The scrapping of a proposed R40bn in tax hikes over four years (as per October’s Medium Term Budget Policy Statement), government setting aside R19.3bn to fund COVID-19 vaccines without introducing any new taxes for vaccine procurement, and the shifting of personal income tax brackets, should provide welcome relief for local consumers and is, in our view, a brave move on the part of government. NT sees a primary budget surplus in 2024-2025 (a year earlier than previously forecast), thus the budget appears to bet on the premise that the current positive commodity cycle will hold for at least 5 years to maintain revenue collection in line with current levels, off the back of the new tax relief measures. However, NT’s revenue projections are constructed on more than just commodity prices – it is a combination of a stronger macro recovery against the backdrop of a very conservative set of budget targets. Overall, these projections are consistent with forecasts for a gradual and moderate rebound in consumer income and spending, but the risks are biased to the downside of this revenue projection, especially for FY21/22, given that there will not be support from fiscal drag.
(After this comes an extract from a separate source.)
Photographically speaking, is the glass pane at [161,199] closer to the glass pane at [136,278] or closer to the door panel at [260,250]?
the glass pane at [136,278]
Notably, government is still emphasising fiscal consolidation via spending curbs (rather than tax hikes), and the desirable shift in the composition of spending (from consumption to capital) continues. Positively, government’s commitment to contain the public sector wage bill remains and new expenditure allocations (mainly for state-owned enterprises [SOEs], the public employment programme, and the temporary extension of the COVID-19 relief-of-distress grant), were in line with our expectations. This is in stark contrast to earlier concerns amongst financial market participants of larger increases in pro-poor spending. In addition, government continued to signal its strong intent on holding the line on expenditure. The new paradigm surrounding SOE support is very real – government has once again stated its reluctance to increase guarantees to SOEs, which are unable to grow revenues and repay their debt. Guarantees to Eskom declined by R10.5bn, while the Land Bank will receive R7.0bn of which R5.0bn will be disbursed in FY21/22 – in line with our forecast. The lack of further bailouts for other problematic SOEs is a huge step in the right direction.
Elsewhere, we view the 1% corporate tax rate cut as fairly neutral – the 27% corporate tax rate is still very high compared to the global average of 23.6%. Notably, SA has dropped in the global competitiveness rankings from around 30 to 90 in recent years. Thus, rather than a 1 % corporate tax rate cut, we should think about spending that money on improving our ease of doing business as that will reap greater long-term rewards for the country.
Overall, NT has done as much as it can at this stage to beat back any further ratings downgrades within the short- to medium-term, although ultimately this will depend on the execution of this fiscal strategy and the implementation of growth reforms. The Budget Review reports encouraging, albeit gradual, progress with the turnaround at the SA Revenue Service (SARS). However, general SOE reforms (outside of progress with energy reforms), remain frustratingly slow. Only time will tell if progress with proposed growth reforms augment with the necessary fiscal consolidation to ensure SA’s debt stabilisation.